▶ Required task: Swap "furthest" for "most distant" in the lines from the one containing "Is point (488, 337)" through the last line, inclusive, and write those lines out again with nothing else changed. Leave the pictures out.

==== Listing

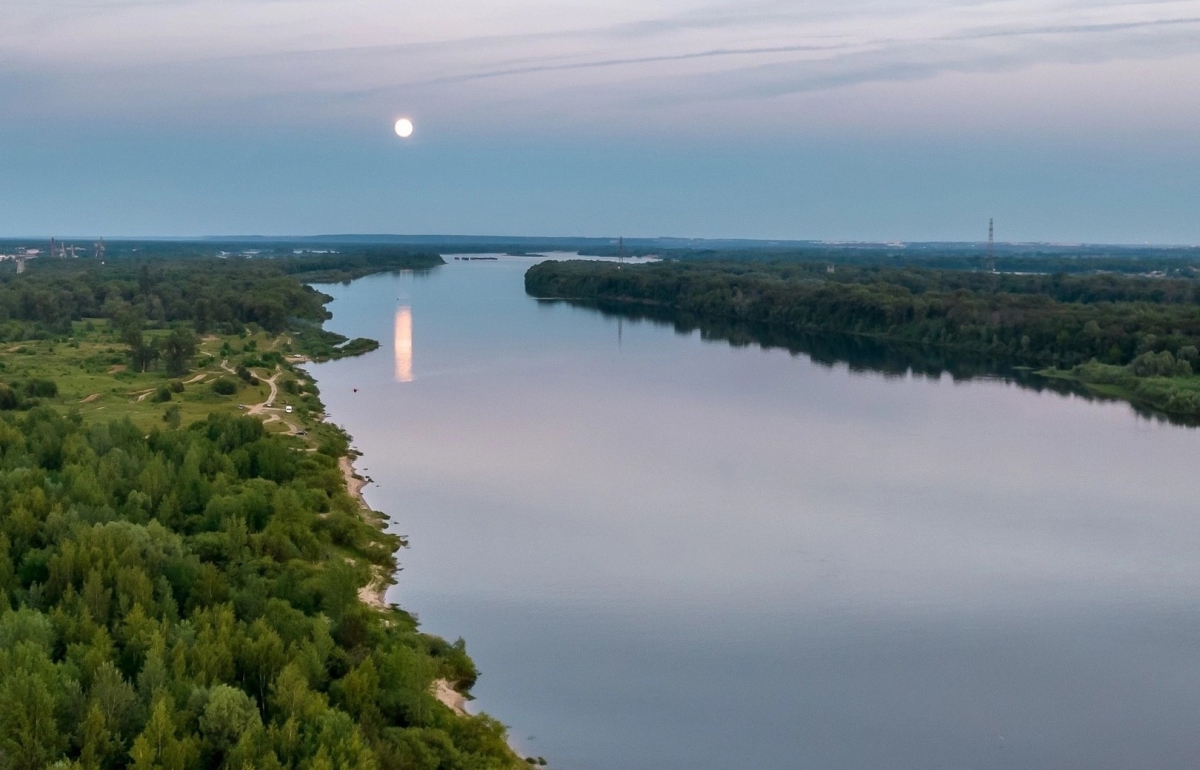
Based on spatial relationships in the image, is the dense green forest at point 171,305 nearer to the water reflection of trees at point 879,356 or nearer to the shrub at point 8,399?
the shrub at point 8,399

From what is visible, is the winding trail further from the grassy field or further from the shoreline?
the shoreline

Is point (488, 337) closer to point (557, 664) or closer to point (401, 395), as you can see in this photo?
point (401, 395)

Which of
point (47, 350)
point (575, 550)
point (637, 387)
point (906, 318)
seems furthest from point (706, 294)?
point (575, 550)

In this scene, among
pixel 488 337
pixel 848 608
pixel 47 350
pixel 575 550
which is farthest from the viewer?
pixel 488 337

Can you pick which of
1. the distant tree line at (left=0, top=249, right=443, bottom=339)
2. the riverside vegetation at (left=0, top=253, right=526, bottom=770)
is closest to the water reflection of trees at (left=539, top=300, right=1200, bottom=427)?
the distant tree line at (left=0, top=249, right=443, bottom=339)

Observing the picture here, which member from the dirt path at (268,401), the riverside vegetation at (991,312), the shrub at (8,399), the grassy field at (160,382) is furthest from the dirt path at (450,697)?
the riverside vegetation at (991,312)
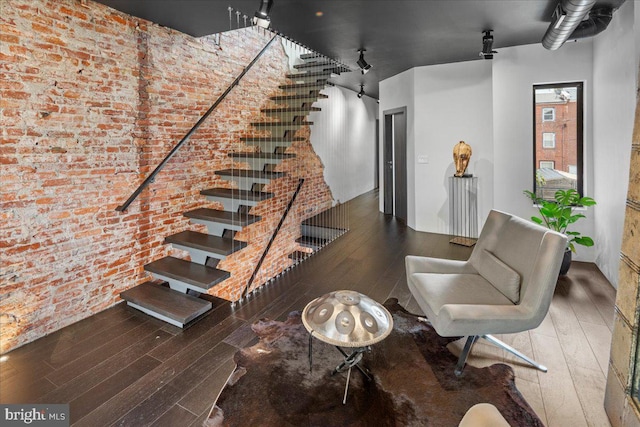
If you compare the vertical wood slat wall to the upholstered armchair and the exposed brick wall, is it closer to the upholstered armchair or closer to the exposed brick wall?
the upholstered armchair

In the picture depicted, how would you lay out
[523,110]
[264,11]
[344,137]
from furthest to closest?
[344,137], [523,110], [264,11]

========

▶ Exercise output:
Is point (488, 337) closer to point (557, 664) or closer to point (401, 395), as you can see in this photo?
point (401, 395)

Which of
point (47, 350)
point (575, 550)
point (637, 387)
point (906, 318)
seems most distant from point (706, 294)?
point (575, 550)

In this scene, among
pixel 488 337
pixel 848 608
pixel 47 350
pixel 575 550
which is farthest from the viewer?
pixel 488 337

Can you pick which of
1. the distant tree line at (left=0, top=249, right=443, bottom=339)
2. the riverside vegetation at (left=0, top=253, right=526, bottom=770)
is closest to the water reflection of trees at (left=539, top=300, right=1200, bottom=427)?
the distant tree line at (left=0, top=249, right=443, bottom=339)

Observing the picture here, which member from the dirt path at (268,401), the riverside vegetation at (991,312), the shrub at (8,399), the grassy field at (160,382) is most distant from the dirt path at (450,697)?
the riverside vegetation at (991,312)
If you compare the vertical wood slat wall to the upholstered armchair and the exposed brick wall, is it closer to the upholstered armchair or closer to the exposed brick wall?
the upholstered armchair

In the picture depicted, how would you lay out
[523,110]
[264,11]
[344,137]
from most distant to closest?
[344,137], [523,110], [264,11]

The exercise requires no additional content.